An hour or so later, a piece of Amboyna Burl from Marcus and some trial and luckily very little error I came up with a cross style pen with a thicker comfort style band in the middle and no pocket clip (I tend to snap clips off when I'm not paying attention )

C and C always welcome

(Finished with a couple coats of CA, sanded to 1500, polished and waxed)

Reactions: Like 9


----------



## Fret440 (Jan 13, 2014)

I like how the color seams uninterrupted as it changes from one end to the other.

Jacob


----------



## Schroedc (Jan 13, 2014)

Fret440 said:


> I like how the color seams uninterrupted as it changes from one end to the other.
> 
> Jacob



Yes, I try hard to match the halves up. When I'm cutting and turning I always make an index mark to remember which faces go together so I can line up the grains at the end. this Amboyna was a wonderful two tone so I specifically cut it there to get that flow.


----------



## duncsuss (Jan 13, 2014)

Very nice work!

You don't have to stop there, Colin -- try another experiment, such as making your own center band from a piece of contrasting wood ... or even simply leave out the center band altogether (I usually leave a little extra wood at the middles to compensate for the missing band, i.e. don't trim all the way up to the ends of the brass tubes.) Examples: first is lignum vitae with a katalox centerband glued to the nib end of the pen; second is brown mallee burl, no centerband.

Reactions: Like 1


----------



## Schroedc (Jan 13, 2014)

duncsuss said:


> Very nice work!
> 
> You don't have to stop there, Colin -- try another experiment, such as making your own center band from a piece of contrasting wood ... or even simply leave out the center band altogether (I usually leave a little extra wood at the middles to compensate for the missing band, i.e. don't trim all the way up to the ends of the brass tubes.) Examples: first is lignum vitae with a katalox centerband glued to the nib end of the pen; second is brown mallee burl, no centerband.
> 
> View attachment 39480 View attachment 39481




I appreciate the input. I like the wood band idea or no band...... Kinda like Doc's pepper mills....


----------



## duncsuss (Jan 13, 2014)

Schroedc said:


> I appreciate the input. I like the wood band idea or no band...... Kinda like Doc's pepper mills....
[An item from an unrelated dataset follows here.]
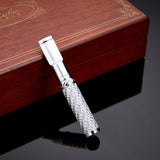 1pc Metal Cigarette Holder Filter Washable Filtration Mouthpiece, Stainless Steel Reusable Smoking Nozzle Cigarettes Filter With Gift Box Gadgets For Men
The liberating aspect of it is that after the blanks are rounded down to less than the diameter of your barrel trimmer (or from the very outset, if you trim the ends down on a sander) you can simply remove the center bushing and make the diameter at the split absolutely anything you want and the top and bottom barrel will match where they meet.

Reactions: Like 1


----------



## Schroedc (Jan 13, 2014)

duncsuss said:


> The liberating aspect of it is that after the blanks are rounded down to less than the diameter of your barrel trimmer (or from the very outset, if you trim the ends down on a sander) you can simply remove the center bushing and make the diameter at the split absolutely anything you want and the top and bottom barrel will match where they meet.




Thanks for the idea, here is what I spent the last hour working on.....

Reactions: Like 8


----------



## duncsuss (Jan 13, 2014)

Now _*that's*_ taking it to the next level ... great job

Reactions: Like 1


----------



## rdabpenman (Jan 13, 2014)

Great looking writing instruments.
Well done.

Les

Reactions: Like 1


----------



## manbuckwal (Jan 13, 2014)

Really like the last one !!! Well done!


----------